Se tachan días del calendario y se hacen planes cuando estos días terminen. Es difícil imaginar que reinen los abrazos efusivos y los besos. A lo mejor gana el miedo. Muchos se pensarán acudir a según qué sitios mirando la cantidad del aforo.

Otros, quizás, se dejen llevar por su vena emprendedora y con todo ese papel higiénico que les ha sobrado, junto con chocolate y la cerveza acumulada en su búnker particular, abran pequeños comercios que escapen del control de la desbordada burocracia. Esa incertidumbre es quizás la mejor noticia. El no saber lleva a preguntar, y el preguntar, a pensar respuestas. Quizás más de uno haya leído más de un libro. Ha hecho más un virus por la cultura que muchos ministros.

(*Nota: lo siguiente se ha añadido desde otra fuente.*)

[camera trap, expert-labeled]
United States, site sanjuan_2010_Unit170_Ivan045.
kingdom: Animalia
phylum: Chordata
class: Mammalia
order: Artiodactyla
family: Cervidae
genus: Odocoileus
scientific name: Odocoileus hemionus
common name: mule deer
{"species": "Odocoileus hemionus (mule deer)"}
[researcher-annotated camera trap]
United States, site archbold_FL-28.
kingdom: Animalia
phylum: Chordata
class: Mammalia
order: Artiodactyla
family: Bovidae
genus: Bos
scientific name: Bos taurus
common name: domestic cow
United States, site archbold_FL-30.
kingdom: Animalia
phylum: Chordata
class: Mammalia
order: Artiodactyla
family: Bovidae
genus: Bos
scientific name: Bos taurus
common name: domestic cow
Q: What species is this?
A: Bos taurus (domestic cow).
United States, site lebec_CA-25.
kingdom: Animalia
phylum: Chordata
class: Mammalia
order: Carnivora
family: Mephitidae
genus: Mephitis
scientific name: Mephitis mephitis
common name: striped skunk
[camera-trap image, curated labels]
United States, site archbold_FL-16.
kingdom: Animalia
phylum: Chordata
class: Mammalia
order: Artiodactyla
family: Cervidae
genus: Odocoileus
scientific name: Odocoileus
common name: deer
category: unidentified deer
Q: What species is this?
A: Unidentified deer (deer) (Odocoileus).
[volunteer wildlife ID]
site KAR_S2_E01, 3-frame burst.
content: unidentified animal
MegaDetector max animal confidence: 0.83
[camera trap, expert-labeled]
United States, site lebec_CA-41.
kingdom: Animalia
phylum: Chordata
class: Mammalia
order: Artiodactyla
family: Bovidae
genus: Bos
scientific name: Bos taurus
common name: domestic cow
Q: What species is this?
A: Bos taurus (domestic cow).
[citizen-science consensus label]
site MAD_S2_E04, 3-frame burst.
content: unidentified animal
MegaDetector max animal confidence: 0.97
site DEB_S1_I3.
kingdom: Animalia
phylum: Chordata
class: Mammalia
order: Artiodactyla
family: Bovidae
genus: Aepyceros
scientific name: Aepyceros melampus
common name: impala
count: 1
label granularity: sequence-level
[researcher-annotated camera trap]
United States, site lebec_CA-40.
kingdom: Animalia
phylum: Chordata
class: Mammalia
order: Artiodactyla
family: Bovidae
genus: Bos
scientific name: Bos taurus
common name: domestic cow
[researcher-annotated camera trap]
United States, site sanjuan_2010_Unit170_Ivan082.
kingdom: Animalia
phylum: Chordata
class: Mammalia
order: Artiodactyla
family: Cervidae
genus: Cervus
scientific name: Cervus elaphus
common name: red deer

El cielo afuera está despejado, la naturaleza está abriéndose paso en impensables escenarios. Hermosos ciervos hacen turismo en mitad de carreteras sin automóviles, tranquilos e inocentes. Si fuera paranoico, afirmaría que esta situación es un gran corte de mangas del planeta al ser humano. Argumentos no le faltan. Afortunadamente, quedan videollamadas, con sus respetivas rondas etílicas, que permiten tener conciencia que no somos astronautas perdidos en el espacio al igual que en aquella gran canción de David Bowie.

Terminado el café. Ya se pueden apagar las luces del salón. Entra suficiente luz natural. Esa no deja de ir a cotizar día a día. Y al igual que a policías, doctores, currantes de supermercados, camioneros, repartidores de comida y a tantos que se esfuerzan en hacernos ganar un valioso tiempo, le debemos que valga la pena despertar un nuevo día.